Alberto. Quando le xe nicchiade con artifizio, dite con naturalezza, senza offender la modestia o la carità, le xe tollerabili.

Lelio. Certo è una cosa di cui tutti i forestieri ne parlano con ammirazione e con maraviglia.

Alberto. Ma, caro amigo, troppo tempo m’avè fatto perder inutilmente. Ve prego, lasseme studiar.

Lelio. Via, studiate, e poi anderemo dalla signora Beatrice. Poco manca alla sera.

Alberto. Sta siora Beatrice la ve sta molto sul cuor.

Lelio. È una donna tutto spirito.

Alberto. No la staria ben con vu.

Lelio. Perchè?

Alberto. Perchè so che vu se un omo tutto carne.

Lelio. Bene, il di lei spirito correggeria la mia carne.

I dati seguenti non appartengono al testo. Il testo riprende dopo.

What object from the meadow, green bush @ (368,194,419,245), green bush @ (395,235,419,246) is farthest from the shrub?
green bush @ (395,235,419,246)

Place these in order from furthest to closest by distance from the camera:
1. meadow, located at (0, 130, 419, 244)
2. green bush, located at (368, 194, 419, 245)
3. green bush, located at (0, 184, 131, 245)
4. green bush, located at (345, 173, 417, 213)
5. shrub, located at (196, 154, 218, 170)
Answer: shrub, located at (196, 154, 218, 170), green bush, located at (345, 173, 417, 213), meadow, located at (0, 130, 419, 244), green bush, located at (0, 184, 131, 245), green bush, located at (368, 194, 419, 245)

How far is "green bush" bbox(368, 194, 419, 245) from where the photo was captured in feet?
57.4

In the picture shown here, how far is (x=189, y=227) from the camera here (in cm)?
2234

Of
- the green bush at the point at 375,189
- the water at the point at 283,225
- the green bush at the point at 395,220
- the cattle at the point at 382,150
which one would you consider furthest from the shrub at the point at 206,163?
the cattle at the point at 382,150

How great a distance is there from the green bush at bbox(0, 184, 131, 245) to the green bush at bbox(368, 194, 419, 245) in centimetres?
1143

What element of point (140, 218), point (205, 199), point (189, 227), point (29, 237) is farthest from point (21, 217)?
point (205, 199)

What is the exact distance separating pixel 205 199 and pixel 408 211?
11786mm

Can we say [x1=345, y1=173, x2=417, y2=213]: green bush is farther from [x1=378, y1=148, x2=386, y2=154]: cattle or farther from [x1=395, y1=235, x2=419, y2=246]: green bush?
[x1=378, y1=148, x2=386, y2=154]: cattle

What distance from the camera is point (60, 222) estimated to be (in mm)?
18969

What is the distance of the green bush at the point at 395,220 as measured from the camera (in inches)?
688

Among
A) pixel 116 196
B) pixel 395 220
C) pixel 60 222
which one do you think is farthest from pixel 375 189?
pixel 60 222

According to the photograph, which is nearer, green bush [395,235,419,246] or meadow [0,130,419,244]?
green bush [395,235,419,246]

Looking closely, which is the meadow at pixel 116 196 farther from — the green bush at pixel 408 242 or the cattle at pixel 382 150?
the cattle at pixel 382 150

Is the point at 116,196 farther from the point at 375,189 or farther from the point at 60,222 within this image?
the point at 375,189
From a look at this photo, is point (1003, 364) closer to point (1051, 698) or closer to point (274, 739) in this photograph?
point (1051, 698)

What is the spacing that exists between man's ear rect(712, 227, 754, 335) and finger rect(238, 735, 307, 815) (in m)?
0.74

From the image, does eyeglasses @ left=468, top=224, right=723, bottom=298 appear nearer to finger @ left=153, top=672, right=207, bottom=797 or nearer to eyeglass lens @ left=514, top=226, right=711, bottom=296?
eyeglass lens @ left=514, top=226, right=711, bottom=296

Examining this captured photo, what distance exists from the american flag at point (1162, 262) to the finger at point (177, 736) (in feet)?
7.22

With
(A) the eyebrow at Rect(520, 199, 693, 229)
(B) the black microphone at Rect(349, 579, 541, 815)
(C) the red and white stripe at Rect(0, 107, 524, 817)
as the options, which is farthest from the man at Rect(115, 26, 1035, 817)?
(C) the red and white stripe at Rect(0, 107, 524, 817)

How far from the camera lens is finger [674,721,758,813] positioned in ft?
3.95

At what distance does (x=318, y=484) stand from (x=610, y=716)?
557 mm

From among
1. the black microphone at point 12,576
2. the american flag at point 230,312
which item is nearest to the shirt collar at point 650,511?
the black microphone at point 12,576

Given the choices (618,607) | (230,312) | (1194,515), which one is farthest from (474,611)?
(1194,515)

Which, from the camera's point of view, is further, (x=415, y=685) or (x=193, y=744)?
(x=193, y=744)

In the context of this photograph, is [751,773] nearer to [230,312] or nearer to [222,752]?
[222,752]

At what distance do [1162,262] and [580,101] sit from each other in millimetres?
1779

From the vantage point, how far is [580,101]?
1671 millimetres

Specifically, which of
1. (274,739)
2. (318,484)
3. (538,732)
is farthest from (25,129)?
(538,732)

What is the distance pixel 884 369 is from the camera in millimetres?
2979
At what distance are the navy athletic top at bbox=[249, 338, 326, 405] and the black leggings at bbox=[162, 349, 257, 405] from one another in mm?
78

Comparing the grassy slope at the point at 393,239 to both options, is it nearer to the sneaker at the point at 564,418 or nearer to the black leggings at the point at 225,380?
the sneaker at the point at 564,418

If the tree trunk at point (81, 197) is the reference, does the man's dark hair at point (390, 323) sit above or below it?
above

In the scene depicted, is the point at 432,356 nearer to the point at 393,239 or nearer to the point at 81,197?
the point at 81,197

Alberto. Se el spirito moderasse la carne, felice el mondo: el mal xe che la carne fa far a so modo el spirito.

Lelio. Voi siete diventato molto morale. Da quando in qua vi siete dato allo spirito?

Alberto. Dopo che la carne m’ha fatto mal.

Lelio. Quando è così, vi compatisco. Vi lascio nella vostra libertà. Anderò a vedere come sta Flaminia mia sorella.

Alberto. Reverila da parte mia. Diseghe che ghe auguro bona salute.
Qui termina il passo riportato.